AVAILABLE DATA:
*** Block opens ***

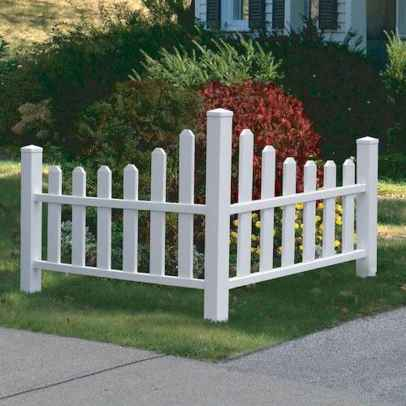 60 Gorgeous DIY Projects Pallet Fence Design Ideas (28)
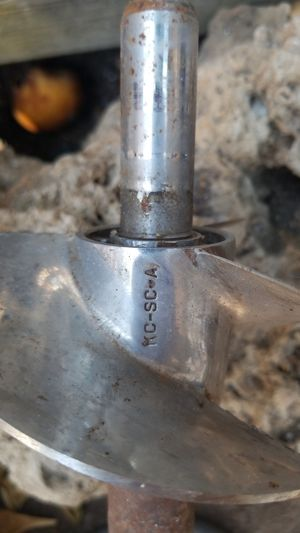 Js440 impeller Solas for Sale in Tustin, CA - OfferUp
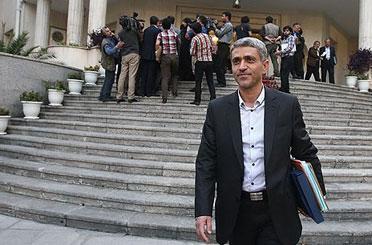 تاکید رئیسجمهور برای حل مشکل مسکن مهر/ شرط خروج بانکها از بنگاهداری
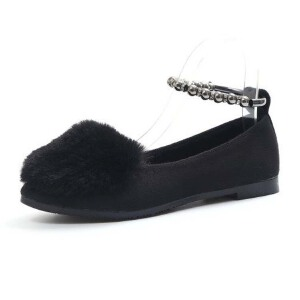 WARORWAR新品YM32-930冬季韩版平底舒适女士毛毛单鞋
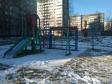Екатеринбург, Onufriev st., 28А: детская площадка возле дома
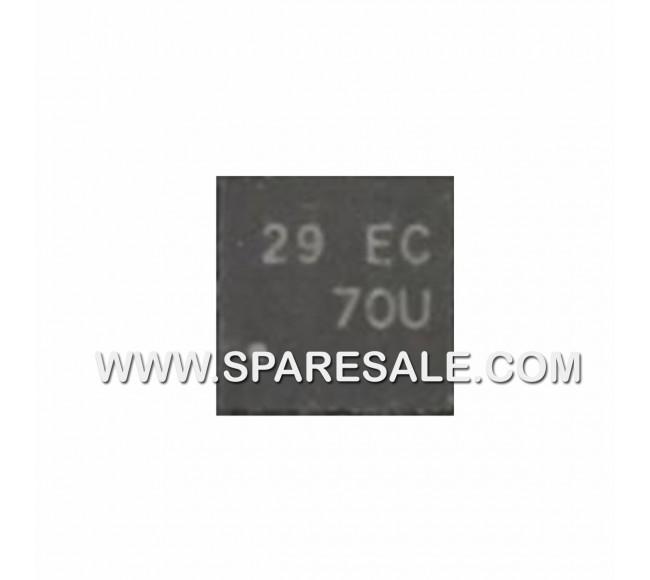 29 ED, 29 EG, 29 EF, 29 , RT8065ZQW WDFN-8L RT8065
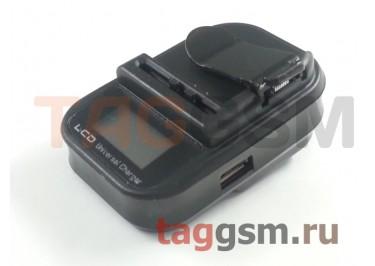 УЗУ с LСD дисплеем + USB PROVOLTZ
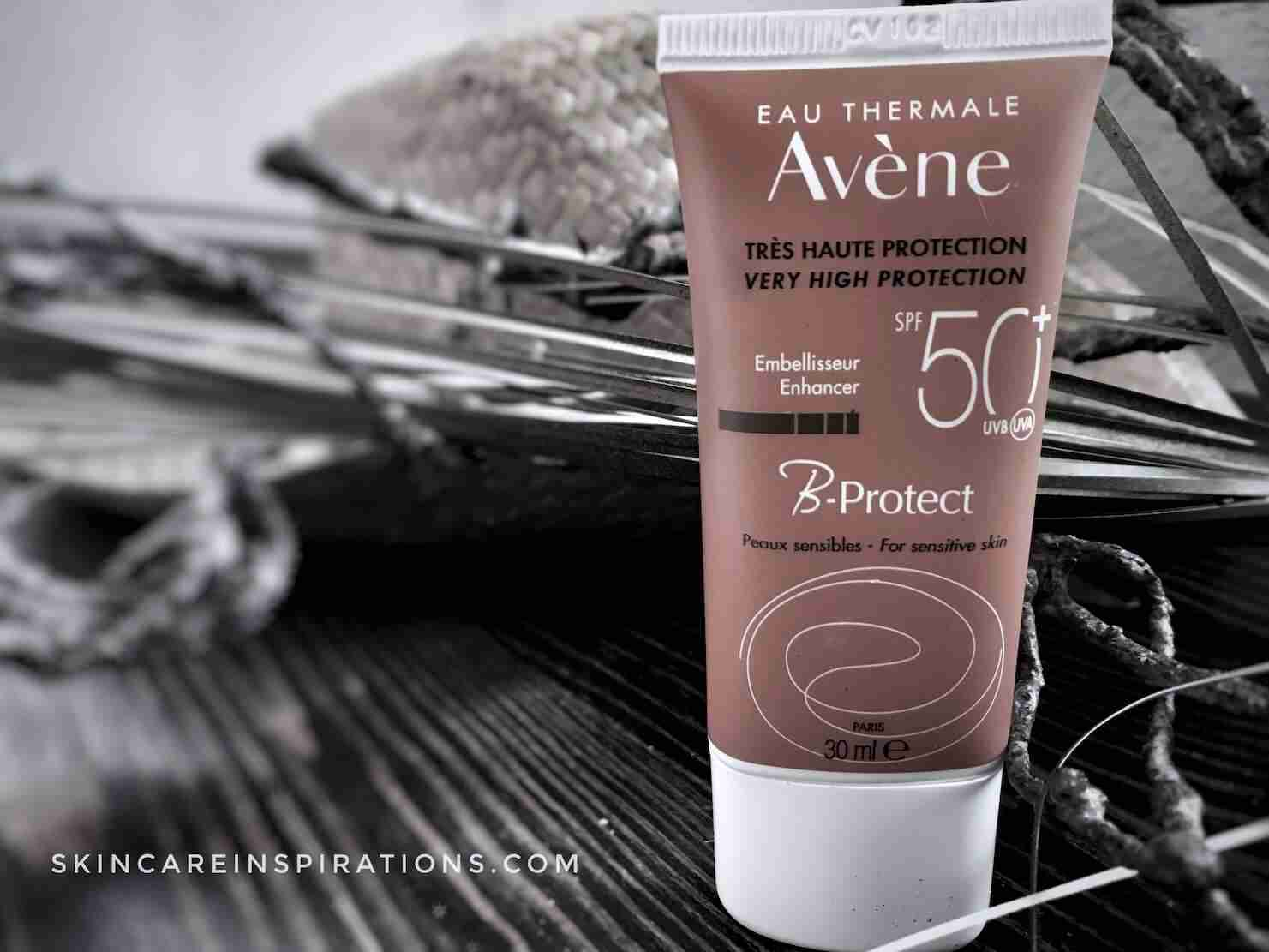 Avène BProtect SPF 50 Review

*** Block closes ***

GOAL OF THE EXERCISE: Write out exactly the lines from the one containing "تاکید رئیسجمهور برای" through the end of the entries, both included. Pictures are not copied.

TASK RESPONSE:
 تاکید رئیسجمهور برای حل مشکل مسکن مهر/ شرط خروج بانکها از بنگاهداری
 WARORWAR新品YM32-930冬季韩版平底舒适女士毛毛单鞋
Екатеринбург, Onufriev st., 28А: детская площадка возле дома
 29 ED, 29 EG, 29 EF, 29 , RT8065ZQW WDFN-8L RT8065
 УЗУ с LСD дисплеем + USB PROVOLTZ
 Avène BProtect SPF 50 Review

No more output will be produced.